__Task details__:
In the data, find the word "deer" and copy out every line that has it.

__Data section__:
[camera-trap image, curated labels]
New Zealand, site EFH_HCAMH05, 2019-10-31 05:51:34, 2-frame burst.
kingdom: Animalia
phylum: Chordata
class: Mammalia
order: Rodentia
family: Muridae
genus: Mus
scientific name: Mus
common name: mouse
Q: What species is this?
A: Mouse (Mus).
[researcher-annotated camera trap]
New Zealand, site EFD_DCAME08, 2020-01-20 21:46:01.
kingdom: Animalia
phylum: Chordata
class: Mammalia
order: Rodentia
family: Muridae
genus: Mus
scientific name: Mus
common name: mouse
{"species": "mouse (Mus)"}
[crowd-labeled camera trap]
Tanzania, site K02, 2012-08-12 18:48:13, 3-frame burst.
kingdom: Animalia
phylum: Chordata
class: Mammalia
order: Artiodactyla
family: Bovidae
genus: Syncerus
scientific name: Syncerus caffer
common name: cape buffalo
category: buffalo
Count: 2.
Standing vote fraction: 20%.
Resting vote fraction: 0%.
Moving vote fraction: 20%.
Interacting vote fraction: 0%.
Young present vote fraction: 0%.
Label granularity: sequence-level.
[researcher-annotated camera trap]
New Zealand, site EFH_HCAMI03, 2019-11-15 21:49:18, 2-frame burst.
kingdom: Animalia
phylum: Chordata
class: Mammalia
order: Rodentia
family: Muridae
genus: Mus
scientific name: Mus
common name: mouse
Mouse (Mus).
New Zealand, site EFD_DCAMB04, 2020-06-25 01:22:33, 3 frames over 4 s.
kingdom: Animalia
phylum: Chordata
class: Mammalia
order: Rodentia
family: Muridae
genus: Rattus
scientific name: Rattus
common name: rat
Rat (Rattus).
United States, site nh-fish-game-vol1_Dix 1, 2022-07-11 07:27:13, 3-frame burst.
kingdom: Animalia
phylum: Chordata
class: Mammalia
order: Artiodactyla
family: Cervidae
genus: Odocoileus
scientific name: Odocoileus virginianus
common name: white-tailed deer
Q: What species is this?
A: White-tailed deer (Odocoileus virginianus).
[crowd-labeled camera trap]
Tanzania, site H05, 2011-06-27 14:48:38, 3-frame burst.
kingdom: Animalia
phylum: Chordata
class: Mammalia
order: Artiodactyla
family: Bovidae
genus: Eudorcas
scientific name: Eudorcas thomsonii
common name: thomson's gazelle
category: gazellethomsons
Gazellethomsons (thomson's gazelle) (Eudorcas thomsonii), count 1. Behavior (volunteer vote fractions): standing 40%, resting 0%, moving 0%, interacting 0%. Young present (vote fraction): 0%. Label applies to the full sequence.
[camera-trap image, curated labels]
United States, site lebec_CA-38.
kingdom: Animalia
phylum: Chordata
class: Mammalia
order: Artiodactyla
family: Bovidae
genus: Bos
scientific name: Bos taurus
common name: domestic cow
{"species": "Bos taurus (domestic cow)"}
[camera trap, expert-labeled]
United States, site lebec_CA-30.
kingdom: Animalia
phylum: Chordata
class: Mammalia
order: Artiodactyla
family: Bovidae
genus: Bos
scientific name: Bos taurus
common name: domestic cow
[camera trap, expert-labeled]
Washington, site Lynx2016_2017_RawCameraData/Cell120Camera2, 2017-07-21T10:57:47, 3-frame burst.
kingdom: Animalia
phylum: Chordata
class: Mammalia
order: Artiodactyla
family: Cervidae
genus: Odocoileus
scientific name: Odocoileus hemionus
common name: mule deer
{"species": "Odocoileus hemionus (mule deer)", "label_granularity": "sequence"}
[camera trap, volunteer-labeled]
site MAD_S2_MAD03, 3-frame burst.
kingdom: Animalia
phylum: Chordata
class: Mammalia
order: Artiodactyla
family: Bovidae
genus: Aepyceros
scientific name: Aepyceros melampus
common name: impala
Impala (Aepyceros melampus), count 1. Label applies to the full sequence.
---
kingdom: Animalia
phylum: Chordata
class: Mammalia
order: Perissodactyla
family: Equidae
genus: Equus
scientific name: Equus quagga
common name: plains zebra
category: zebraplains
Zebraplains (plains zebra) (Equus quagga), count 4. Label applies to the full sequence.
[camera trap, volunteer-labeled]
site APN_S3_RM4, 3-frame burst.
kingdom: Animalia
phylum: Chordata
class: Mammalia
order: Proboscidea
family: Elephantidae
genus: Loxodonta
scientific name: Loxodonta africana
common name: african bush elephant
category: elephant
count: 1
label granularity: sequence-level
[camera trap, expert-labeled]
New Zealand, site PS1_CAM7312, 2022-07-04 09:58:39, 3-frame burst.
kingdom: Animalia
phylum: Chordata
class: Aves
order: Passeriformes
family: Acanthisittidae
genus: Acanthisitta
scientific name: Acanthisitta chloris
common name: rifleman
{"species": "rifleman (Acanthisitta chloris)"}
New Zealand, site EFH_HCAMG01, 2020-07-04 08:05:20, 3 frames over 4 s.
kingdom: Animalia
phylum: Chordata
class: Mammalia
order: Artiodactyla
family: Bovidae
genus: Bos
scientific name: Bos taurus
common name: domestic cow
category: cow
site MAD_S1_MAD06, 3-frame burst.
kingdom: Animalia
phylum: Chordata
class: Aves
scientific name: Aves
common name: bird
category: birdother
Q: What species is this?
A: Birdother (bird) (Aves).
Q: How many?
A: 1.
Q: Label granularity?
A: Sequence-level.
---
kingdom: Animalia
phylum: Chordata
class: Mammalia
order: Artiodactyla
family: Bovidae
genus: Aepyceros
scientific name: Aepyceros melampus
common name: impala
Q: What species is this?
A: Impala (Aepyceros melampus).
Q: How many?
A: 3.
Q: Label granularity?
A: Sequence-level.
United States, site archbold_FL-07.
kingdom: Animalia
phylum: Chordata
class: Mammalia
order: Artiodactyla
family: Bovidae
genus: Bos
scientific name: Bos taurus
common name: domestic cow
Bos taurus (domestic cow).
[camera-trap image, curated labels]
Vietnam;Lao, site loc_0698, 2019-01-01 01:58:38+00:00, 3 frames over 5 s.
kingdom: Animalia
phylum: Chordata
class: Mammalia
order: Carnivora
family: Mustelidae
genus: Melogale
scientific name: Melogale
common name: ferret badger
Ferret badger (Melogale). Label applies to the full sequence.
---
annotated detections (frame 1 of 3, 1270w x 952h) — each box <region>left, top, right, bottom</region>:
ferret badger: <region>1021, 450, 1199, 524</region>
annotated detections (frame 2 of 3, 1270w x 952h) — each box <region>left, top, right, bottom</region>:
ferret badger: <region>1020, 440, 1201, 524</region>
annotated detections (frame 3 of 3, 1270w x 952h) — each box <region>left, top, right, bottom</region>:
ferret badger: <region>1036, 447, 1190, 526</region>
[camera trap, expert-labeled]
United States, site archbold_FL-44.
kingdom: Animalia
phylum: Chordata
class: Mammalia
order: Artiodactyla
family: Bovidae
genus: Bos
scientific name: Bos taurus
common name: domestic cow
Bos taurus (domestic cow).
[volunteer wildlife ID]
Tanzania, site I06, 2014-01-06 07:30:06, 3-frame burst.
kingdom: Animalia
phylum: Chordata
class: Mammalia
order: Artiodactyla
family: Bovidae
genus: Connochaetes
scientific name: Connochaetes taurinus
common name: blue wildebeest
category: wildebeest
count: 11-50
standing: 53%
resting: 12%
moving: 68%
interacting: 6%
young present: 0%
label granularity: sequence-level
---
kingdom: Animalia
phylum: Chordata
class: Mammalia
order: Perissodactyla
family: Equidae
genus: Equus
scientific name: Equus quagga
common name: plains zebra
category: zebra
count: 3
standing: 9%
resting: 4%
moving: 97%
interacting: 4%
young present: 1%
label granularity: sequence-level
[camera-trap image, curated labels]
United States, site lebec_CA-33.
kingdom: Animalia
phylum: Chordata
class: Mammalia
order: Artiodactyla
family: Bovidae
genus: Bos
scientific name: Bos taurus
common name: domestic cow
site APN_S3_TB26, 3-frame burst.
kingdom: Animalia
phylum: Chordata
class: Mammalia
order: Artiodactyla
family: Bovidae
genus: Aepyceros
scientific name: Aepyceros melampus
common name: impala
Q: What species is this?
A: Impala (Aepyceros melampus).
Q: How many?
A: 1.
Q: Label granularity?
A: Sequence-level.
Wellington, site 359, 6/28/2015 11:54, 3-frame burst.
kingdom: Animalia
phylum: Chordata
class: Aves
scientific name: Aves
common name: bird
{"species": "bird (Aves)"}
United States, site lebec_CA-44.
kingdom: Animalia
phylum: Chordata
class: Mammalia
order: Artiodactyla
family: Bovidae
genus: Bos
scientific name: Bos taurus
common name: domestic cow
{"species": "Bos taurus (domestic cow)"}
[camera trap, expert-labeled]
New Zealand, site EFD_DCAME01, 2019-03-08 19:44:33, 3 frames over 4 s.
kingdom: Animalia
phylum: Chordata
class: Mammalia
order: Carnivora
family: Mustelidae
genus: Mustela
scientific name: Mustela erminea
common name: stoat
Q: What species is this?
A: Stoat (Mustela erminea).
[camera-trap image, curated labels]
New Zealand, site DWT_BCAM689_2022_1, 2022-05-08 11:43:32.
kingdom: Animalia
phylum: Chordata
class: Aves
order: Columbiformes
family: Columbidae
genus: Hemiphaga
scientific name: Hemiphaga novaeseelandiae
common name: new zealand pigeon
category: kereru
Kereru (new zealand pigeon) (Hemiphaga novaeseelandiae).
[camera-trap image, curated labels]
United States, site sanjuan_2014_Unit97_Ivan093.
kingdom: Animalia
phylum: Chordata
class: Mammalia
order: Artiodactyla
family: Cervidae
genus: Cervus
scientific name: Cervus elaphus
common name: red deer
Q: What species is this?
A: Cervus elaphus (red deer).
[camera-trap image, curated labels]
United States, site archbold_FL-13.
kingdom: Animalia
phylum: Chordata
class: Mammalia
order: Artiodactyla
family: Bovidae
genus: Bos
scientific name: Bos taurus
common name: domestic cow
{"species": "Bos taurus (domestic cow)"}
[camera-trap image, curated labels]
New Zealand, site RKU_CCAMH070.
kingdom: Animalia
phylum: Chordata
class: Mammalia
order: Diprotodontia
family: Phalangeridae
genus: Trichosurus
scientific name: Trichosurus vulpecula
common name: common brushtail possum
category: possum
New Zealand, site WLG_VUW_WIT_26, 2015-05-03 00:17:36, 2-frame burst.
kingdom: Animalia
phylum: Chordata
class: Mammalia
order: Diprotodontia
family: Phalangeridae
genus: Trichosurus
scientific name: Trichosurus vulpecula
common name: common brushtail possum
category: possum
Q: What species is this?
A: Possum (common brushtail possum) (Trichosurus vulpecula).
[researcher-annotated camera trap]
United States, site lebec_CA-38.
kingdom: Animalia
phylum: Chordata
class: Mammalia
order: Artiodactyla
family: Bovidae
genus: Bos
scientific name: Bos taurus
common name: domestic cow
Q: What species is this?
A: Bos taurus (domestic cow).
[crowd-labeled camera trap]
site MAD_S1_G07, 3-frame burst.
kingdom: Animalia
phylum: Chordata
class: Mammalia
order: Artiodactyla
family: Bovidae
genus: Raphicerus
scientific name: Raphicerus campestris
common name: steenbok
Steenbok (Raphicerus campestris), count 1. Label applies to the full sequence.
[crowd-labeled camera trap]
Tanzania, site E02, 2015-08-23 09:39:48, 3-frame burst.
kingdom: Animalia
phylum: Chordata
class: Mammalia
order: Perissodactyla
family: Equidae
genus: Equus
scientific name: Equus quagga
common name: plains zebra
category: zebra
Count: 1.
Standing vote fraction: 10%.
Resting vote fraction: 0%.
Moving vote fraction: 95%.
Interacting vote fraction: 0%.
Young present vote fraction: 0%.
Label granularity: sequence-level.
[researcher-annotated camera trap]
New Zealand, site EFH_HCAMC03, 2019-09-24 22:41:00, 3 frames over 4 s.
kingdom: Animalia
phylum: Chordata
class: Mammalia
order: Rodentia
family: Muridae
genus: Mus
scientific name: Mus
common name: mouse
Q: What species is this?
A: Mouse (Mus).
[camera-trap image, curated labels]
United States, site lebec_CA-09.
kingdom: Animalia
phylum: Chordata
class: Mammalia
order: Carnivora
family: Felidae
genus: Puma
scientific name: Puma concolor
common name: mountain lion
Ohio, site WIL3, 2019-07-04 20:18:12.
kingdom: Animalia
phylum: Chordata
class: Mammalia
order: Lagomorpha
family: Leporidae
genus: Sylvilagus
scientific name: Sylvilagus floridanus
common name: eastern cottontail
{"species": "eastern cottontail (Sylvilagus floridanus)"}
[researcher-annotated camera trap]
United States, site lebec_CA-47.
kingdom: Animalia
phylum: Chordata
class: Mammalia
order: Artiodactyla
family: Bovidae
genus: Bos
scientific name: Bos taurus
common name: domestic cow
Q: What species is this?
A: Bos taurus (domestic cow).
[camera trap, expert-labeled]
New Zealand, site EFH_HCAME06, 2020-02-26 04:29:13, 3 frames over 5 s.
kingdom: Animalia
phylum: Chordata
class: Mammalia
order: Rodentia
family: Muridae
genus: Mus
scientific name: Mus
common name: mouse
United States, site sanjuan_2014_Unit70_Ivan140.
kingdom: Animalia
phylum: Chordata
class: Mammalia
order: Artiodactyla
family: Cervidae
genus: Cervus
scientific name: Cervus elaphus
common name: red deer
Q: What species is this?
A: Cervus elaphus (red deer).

__Result of the exercise__:
common name: white-tailed deer
A: White-tailed deer (Odocoileus virginianus).
common name: mule deer
{"species": "Odocoileus hemionus (mule deer)", "label_granularity": "sequence"}
common name: red deer
A: Cervus elaphus (red deer).
common name: red deer
A: Cervus elaphus (red deer).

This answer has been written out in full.